The influence of the mid-20th-century American philosopher Wilfrid Sellars has continued to grow in recent years. This course will focus on some of his most famous essays and some of the most notable work by others that they inspired.

We will read closely large parts (at least) of his essays “Empiricism and the Philosophy of Mind” (EPM), “Some Reflections on Language Games”, “Abstract Entities”, “Phenomenalism”, “The Language of Theories”, “Is Scientific Realism Tenable?”, “Philosophy and the Scientific Image of Man”, and perhaps others. (Of course, there are many other essays by Sellars that we will not examine.) Time permitting, we will also read some essays prompted by his work, including probably (at least pieces of) essays by Robert Brandom, Paul Churchland, John McDowell, Richard Rorty, Bas van Fraassen, and Michael Williams.

Topics likely to be taken up (though the students enrolling in this course are not expected to know anything already about the topics that I about to mention!) include the Myth of the Given, foundationalist empiricist epistemology, how things look, the Manifest Image and the Scientific Image, conceptual content, modality, scientific realism, phenomenalism, laws of nature, the mental, the space of reasons, nominalism and semantic discourse, reference, truth, rules and norms, and scientific explanation. No particular prior background knowledge of these or other related philosophical topics will be assumed. The course lectures (and readings, in some cases) will have to supply the philosophical background needed to appreciate Sellars’s work. The course is intended to be useful both for those with no prior acquaintance with its topics and for those with some relevant background knowledge.

◆ Material supplied:
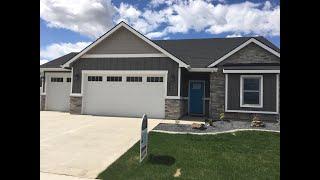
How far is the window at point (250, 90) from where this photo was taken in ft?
52.6

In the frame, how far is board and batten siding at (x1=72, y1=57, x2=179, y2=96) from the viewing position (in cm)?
1686

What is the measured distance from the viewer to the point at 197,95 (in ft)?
60.2

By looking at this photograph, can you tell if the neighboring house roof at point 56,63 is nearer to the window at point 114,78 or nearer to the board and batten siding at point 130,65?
the board and batten siding at point 130,65

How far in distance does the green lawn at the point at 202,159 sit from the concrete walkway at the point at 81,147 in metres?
0.47

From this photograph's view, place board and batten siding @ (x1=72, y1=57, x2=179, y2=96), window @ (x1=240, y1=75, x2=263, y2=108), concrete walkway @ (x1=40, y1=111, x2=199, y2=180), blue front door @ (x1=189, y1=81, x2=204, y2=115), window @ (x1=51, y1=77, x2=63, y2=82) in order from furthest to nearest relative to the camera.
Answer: window @ (x1=51, y1=77, x2=63, y2=82) < blue front door @ (x1=189, y1=81, x2=204, y2=115) < board and batten siding @ (x1=72, y1=57, x2=179, y2=96) < window @ (x1=240, y1=75, x2=263, y2=108) < concrete walkway @ (x1=40, y1=111, x2=199, y2=180)

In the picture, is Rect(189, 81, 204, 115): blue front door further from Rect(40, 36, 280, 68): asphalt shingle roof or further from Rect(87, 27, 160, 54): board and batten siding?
Rect(87, 27, 160, 54): board and batten siding

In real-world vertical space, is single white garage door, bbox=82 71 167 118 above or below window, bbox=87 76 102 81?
below

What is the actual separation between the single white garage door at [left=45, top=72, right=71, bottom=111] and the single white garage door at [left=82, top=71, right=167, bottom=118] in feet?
8.76

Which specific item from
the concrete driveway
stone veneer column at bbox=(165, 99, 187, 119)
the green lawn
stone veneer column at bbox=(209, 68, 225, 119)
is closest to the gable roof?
stone veneer column at bbox=(209, 68, 225, 119)
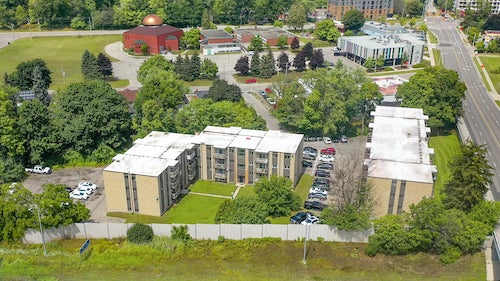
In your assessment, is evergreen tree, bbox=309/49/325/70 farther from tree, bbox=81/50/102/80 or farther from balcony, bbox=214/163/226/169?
balcony, bbox=214/163/226/169

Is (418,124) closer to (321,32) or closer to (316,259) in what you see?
(316,259)

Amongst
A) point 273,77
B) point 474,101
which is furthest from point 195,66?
point 474,101

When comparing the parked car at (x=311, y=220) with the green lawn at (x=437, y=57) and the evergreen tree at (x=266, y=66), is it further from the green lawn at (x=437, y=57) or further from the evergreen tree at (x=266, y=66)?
the green lawn at (x=437, y=57)

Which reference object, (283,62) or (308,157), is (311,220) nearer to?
(308,157)

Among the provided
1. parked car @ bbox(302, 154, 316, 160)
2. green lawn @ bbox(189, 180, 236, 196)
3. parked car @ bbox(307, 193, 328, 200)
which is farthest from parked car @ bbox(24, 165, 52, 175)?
parked car @ bbox(302, 154, 316, 160)

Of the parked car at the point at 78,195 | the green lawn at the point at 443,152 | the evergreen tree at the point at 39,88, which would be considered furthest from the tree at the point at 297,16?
the parked car at the point at 78,195

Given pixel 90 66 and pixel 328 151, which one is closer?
pixel 328 151

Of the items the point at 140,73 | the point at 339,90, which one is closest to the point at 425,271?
the point at 339,90
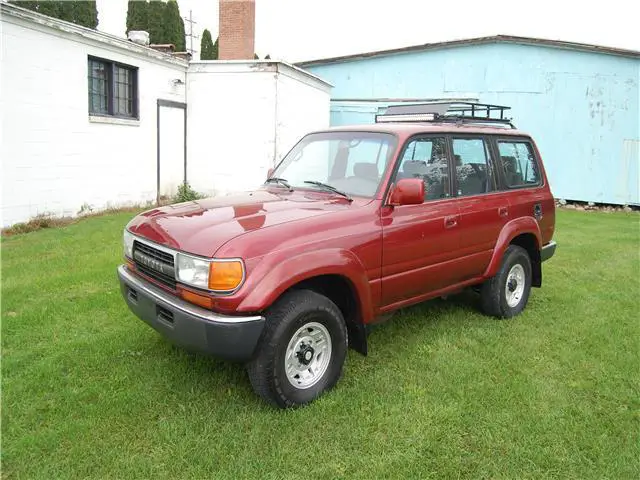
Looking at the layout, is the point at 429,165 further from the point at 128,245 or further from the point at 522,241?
the point at 128,245

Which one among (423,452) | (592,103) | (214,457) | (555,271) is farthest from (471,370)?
(592,103)

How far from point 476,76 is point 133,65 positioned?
1052 cm

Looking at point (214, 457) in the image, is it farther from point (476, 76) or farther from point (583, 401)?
point (476, 76)

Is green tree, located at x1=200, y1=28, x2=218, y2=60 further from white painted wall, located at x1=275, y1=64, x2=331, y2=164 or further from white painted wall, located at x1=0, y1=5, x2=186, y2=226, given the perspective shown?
white painted wall, located at x1=0, y1=5, x2=186, y2=226

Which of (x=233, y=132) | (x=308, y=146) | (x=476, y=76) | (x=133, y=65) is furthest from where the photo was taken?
(x=476, y=76)

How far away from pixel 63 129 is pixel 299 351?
8877 millimetres

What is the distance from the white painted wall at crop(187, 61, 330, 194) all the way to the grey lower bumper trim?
9.94 meters

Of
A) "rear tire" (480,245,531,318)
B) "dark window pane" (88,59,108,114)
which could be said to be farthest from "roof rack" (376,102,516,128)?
"dark window pane" (88,59,108,114)

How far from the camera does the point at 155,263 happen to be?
12.0 feet

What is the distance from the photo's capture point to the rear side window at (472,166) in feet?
16.0

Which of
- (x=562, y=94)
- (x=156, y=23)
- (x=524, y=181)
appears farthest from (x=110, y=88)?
(x=156, y=23)

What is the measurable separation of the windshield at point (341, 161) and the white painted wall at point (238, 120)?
8.64 m

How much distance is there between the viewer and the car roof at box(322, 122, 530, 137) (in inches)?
177

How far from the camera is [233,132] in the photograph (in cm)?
1378
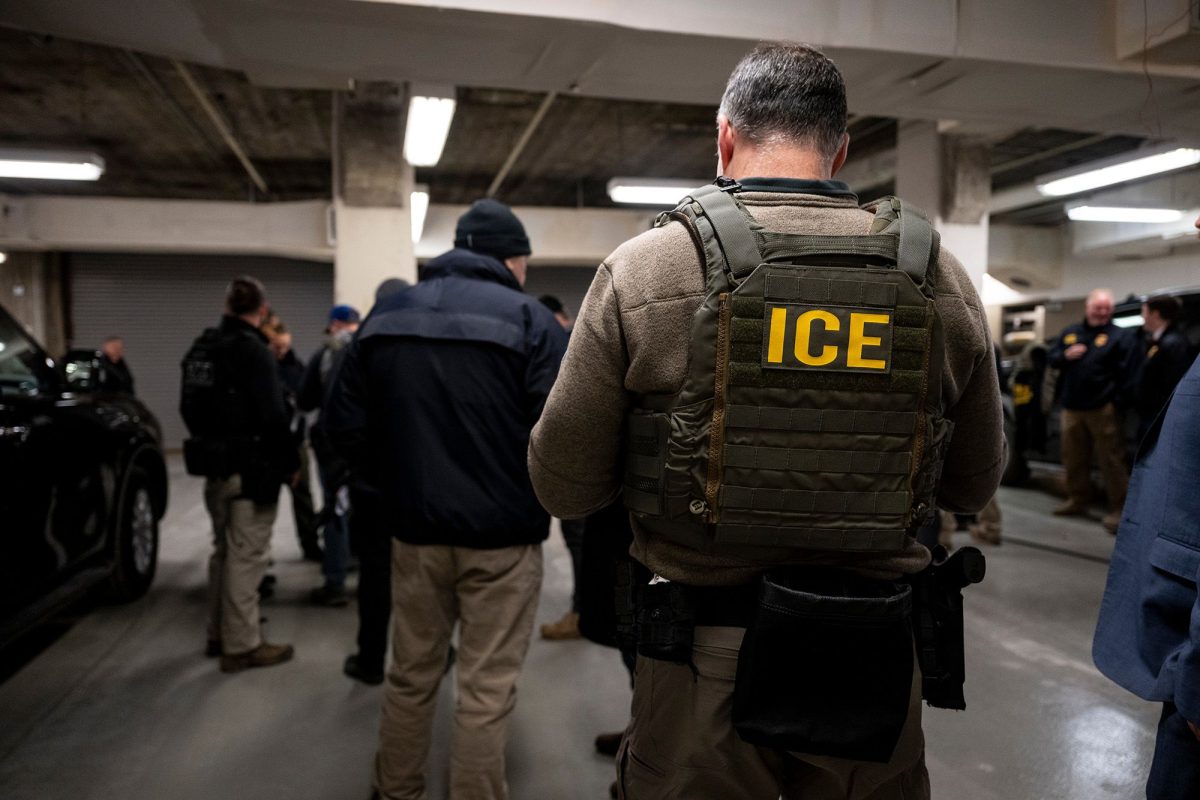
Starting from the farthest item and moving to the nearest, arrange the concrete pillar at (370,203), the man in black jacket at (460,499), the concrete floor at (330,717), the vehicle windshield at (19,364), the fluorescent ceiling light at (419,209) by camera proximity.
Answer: the fluorescent ceiling light at (419,209) → the concrete pillar at (370,203) → the vehicle windshield at (19,364) → the concrete floor at (330,717) → the man in black jacket at (460,499)

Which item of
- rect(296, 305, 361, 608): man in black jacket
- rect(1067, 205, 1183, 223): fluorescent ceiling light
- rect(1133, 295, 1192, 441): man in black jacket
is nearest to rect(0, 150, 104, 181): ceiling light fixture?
rect(296, 305, 361, 608): man in black jacket

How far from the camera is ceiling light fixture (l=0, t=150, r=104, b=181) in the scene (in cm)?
673

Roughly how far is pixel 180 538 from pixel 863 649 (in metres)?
5.97

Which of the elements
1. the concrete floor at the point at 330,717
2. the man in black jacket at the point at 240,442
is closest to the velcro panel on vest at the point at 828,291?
the concrete floor at the point at 330,717

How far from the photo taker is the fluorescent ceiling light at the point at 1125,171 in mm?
6240

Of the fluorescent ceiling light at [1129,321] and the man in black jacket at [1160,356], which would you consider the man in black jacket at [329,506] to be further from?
the fluorescent ceiling light at [1129,321]

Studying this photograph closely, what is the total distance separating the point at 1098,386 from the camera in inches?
249

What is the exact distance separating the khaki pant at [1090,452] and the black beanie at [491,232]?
5.95m

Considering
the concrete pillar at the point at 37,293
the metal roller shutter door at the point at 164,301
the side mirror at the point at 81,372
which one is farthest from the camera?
the metal roller shutter door at the point at 164,301

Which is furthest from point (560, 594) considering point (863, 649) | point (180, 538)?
point (863, 649)

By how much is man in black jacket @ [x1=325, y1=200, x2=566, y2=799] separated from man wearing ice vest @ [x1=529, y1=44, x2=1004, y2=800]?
0.91 meters

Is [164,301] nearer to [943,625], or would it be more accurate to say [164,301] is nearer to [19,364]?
[19,364]

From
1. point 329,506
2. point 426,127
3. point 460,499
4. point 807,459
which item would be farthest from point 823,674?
point 426,127

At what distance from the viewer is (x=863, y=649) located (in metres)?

◆ Work instructions:
**A)** In the Sellars course description, list every philosopher other than Sellars whose essays the course will probably read.
**B)** Write the next few sentences of the Sellars course description, picking up after its final sentence.

◆ Task responses:
**A)** Robert Brandom, Paul Churchland, John McDowell, Richard Rorty, Bas van Fraassen, Michael Williams

**B)**
We will have to work s-l-o-w-l-y through Sellars’s papers (especially through his most famous essay, “Empiricism and the Philosophy of Mind”, to which we will devote a lot of time). So the course is not recommended for those who tend to become impatient with that kind of unhurried pace and with close reading of individual sentences and paragraphs. But Sellars’s work rewards close attention and that is what I will be trying to give it. These close readings will occasionally lead us on tangents that allow us to explore other regions of 20th-century American philosophy.

Writing required of undergraduates will consist of periodic short essays asking the student to unpack some paragraph of Sellars’s (or someone else’s) writing that we have discussed in class—along with a take-home final. These periodic essays are intended to make sure that the students are keeping up with the material. Graduate students taking the course for regular credit can choose to write a term paper or instead to write all but one of the periodic short essays. Graduate students taking the course for non-writing credit have to write any two of the periodic short essays.